▶ **Set of tasks**:
#1 Return an exact copy of the part of the Mortonhall walk text that opens with the words containing "Not the best" and closes with "see Fife today..)".
#2 For each statement below, say yes or no as to whether the Mortonhall walk text agrees with it, and quote the exact words of the text that decide it. (a) Mortonhall House was built in 1769. (b) The Trotter family has sold off most of the Mortonhall land. (c) Building starts next week for 400 houses.

▶ **Document extract**:
Not the best picture, but it gives you an idea of the setting. It does your spirit good to enjoy the view, all the way over the Forth to Fife. (not clear enough to see Fife today..)
We carried on along the windy path, and then turned the corner into a calmer area.
Here’s the old Mortonhall House, built in 1769. The whole area of Mortonhall, which extends for several square miles, has been in the Trotter family since 1635. The original owner John Trotter, was the 1st Baron of Mortonhall. The house has since been subdivided into apartments, although the Trotters still own the majority of the land. Sadly quite a bit is moving to more housing developments. Building starts next week for 650 houses, on one of the large fields on the edge of the land to the south.
The old trees, which once formed the original driveway are mainly still there. Which takes me neatly to my next photograph. Just round the corner an old tree had just been chopped down. I don’t know why, but it was massive, and someone has written in pencil on the top – 100 years old, I think possibly older, but it was a bit chilly to stop and count rings, though we did have a quick try…
I love casting silver, and it struck me that the twigs and bark from this lovely old beauty would make great organic shapes to use. So I collected up a range of pieces that I thought would be useful. To be fair, they have left lots of the old tree round about, and even started making a bench for children to climb in and out of like a canoe.
These pieces will age really well, as this one from an earlier tree has. I just love the way nature has taken over, slowly eating the inside, but creating a new world as it goes.
One of the reasons I love this walk, are the great views. Another few yards along, you get a lovely view of the Pentland Hills, together with the artificial ski-slope at Hillend, so the ski enthusiasts can ski all year round. There has been so little snow this year, they certainly haven’t had much opportunity for the real thing!

▶ **Supplied information**:

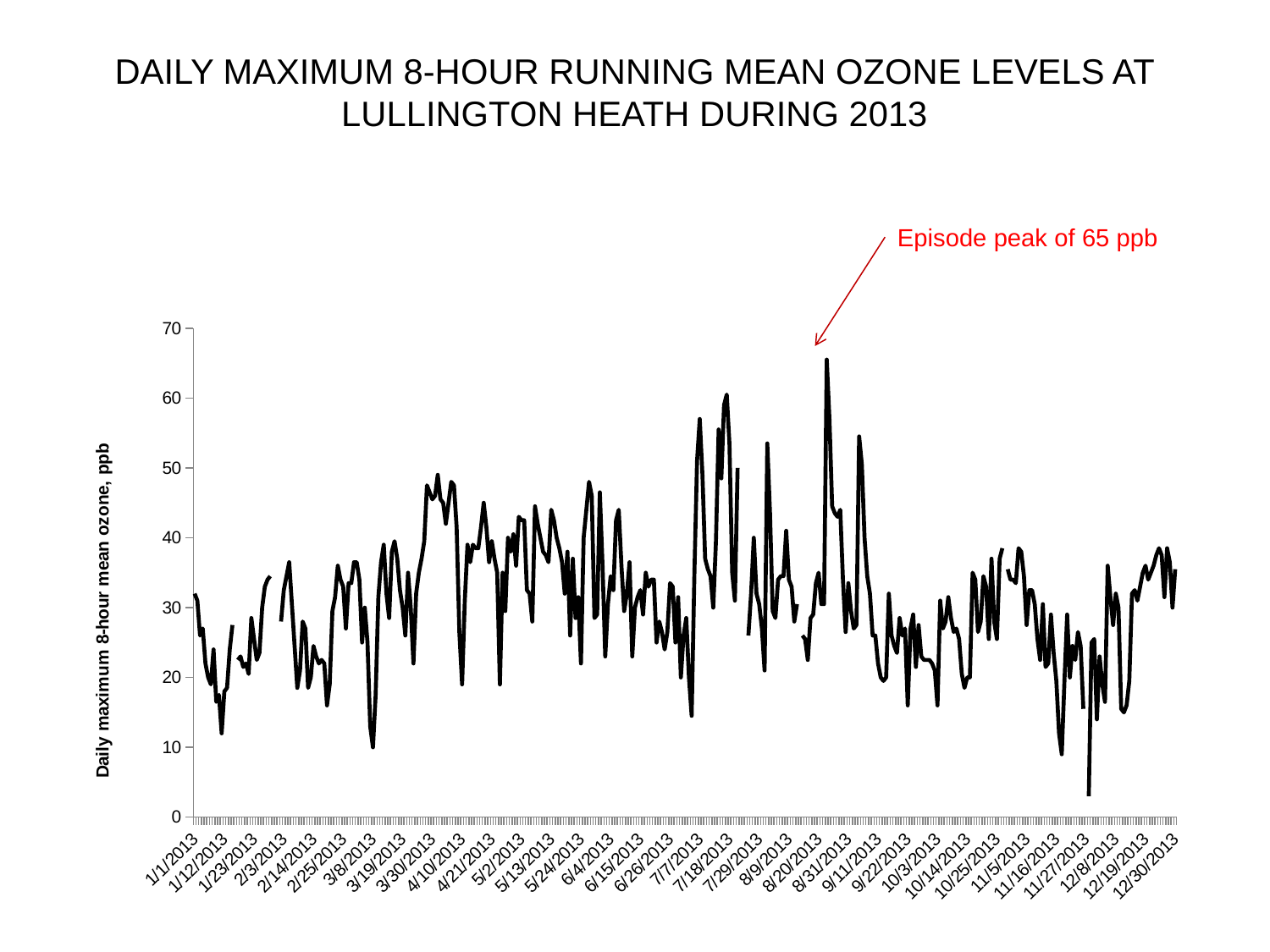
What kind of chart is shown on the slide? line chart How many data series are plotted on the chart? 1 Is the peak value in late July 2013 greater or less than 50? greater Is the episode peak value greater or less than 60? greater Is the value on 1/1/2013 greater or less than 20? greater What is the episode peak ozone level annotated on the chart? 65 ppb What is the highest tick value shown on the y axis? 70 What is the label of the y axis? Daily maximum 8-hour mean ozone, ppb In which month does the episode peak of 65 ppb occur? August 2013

▶ **Task-by-task results**:
#1
Not the best picture, but it gives you an idea of the setting. It does your spirit good to enjoy the view, all the way over the Forth to Fife. (not clear enough to see Fife today..)

#2
(a) Yes: "Here’s the old Mortonhall House, built in 1769."
(b) No: "although the Trotters still own the majority of the land."
(c) No: "Building starts next week for 650 houses"